Data records:

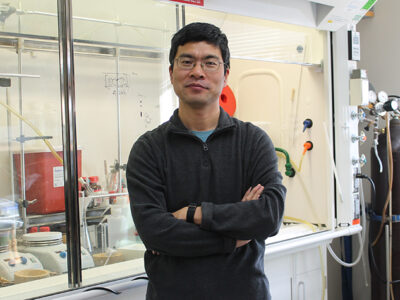 Weiping Tang in his lab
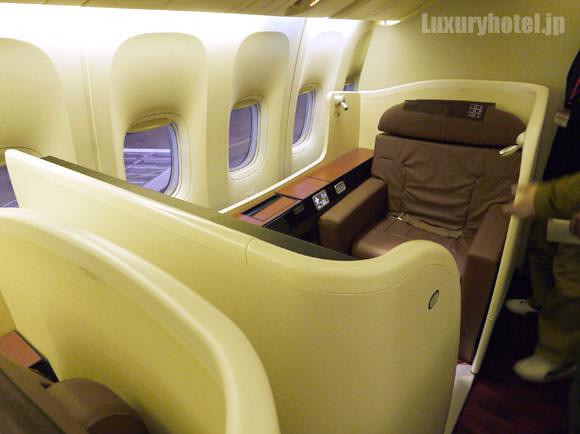 JAL 777 ファーストクラス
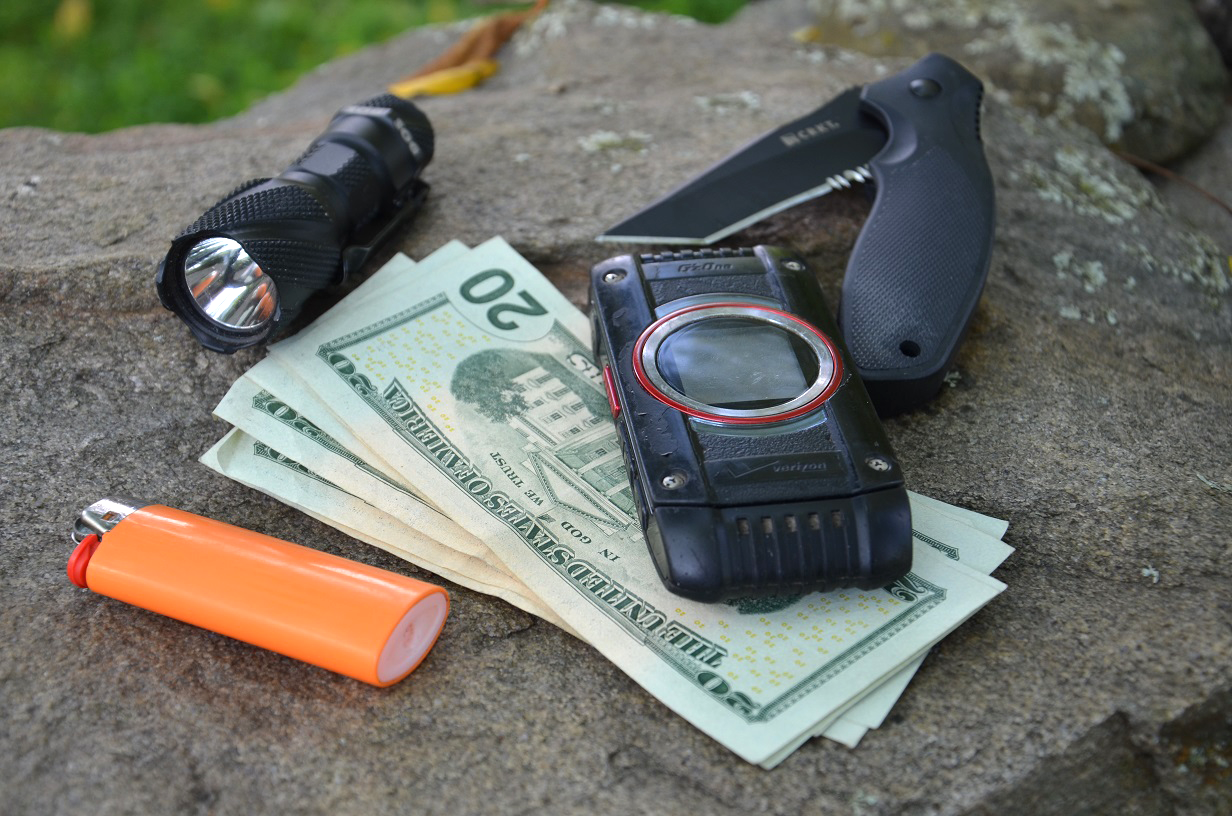 Survival Gear: 5 Emergency Items You Should Carry in Multiples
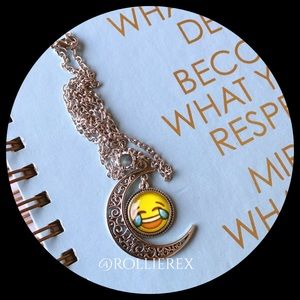 Jewelry - Emoji in 🌙 Necklace
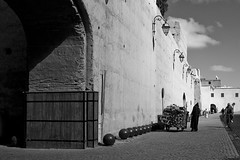Marrakech Febrero 2017 (Marta. B.) Tags: africa architecture arquitectura blancoynegro bw blackandwhite building city ciudad calle digital edificio people medina men fotografa foto lifeinthecity lifestyle traffic gente hombres photoshop photo photographer photography islam vidaciudad morocco marruecos marrakech marrakeck urban urbano street trafico 2017 photografy monocromatic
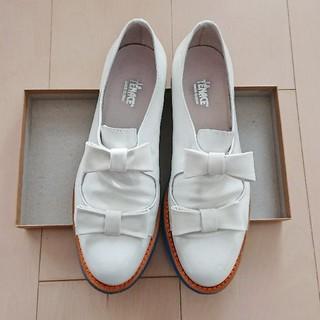 アトリエドゥサボン(l'atelier du savon)のLa TENACE エナメルリボンシューズ(ローファー/革靴)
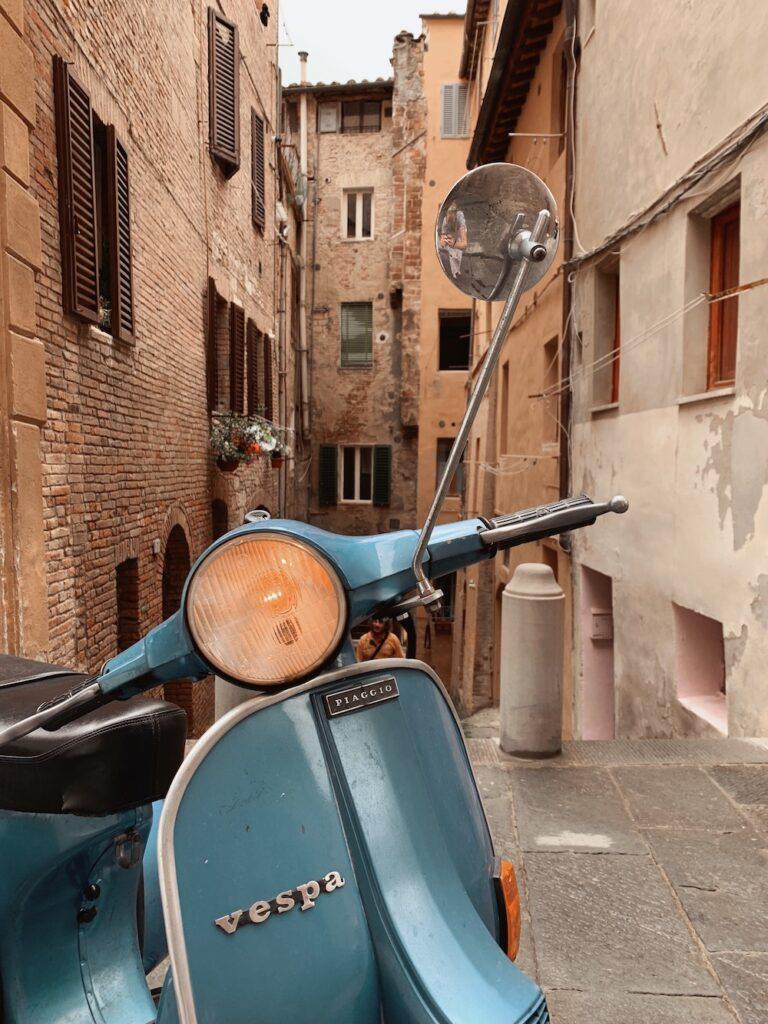 En Vespa i en gade i Toscana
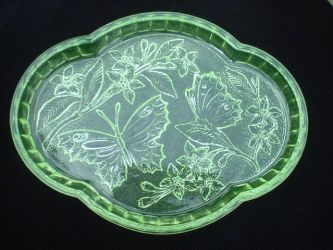 Sowerby Glass Butterfly Vanity Tray (1)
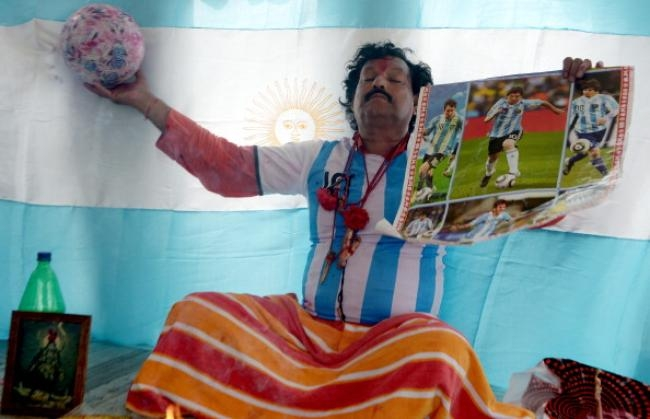 Hindu Priest Performs Rituals For Argentina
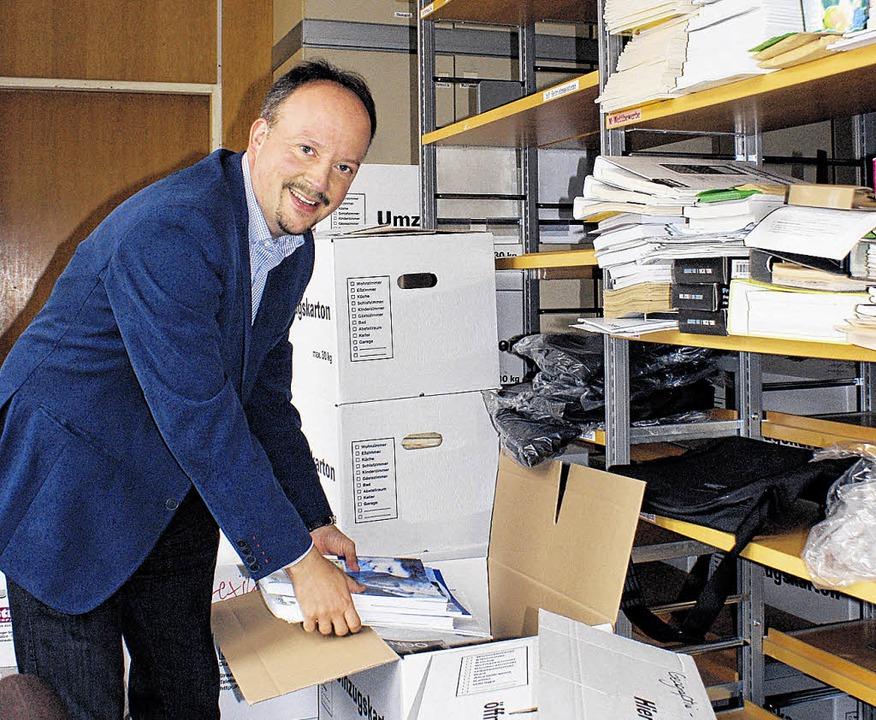 Mario Mosbacher beim Kistenpacken: Der...-Gymnasiums übernimmt eine Baustelle.   | Foto: Jakober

EXERCISE INSTRUCTIONS:
Please transcribe the entries exactly, omitting the images.

ANSWER TO THIS EXERCISE:
 Weiping Tang in his lab
 JAL 777 ファーストクラス
 Survival Gear: 5 Emergency Items You Should Carry in Multiples
 Jewelry - Emoji in 🌙 Necklace
Marrakech Febrero 2017 (Marta. B.) Tags: africa architecture arquitectura blancoynegro bw blackandwhite building city ciudad calle digital edificio people medina men fotografa foto lifeinthecity lifestyle traffic gente hombres photoshop photo photographer photography islam vidaciudad morocco marruecos marrakech marrakeck urban urbano street trafico 2017 photografy monocromatic
 アトリエドゥサボン(l'atelier du savon)のLa TENACE エナメルリボンシューズ(ローファー/革靴)
 En Vespa i en gade i Toscana
 Sowerby Glass Butterfly Vanity Tray (1)
 Hindu Priest Performs Rituals For Argentina
 Mario Mosbacher beim Kistenpacken: Der...-Gymnasiums übernimmt eine Baustelle.   | Foto: Jakober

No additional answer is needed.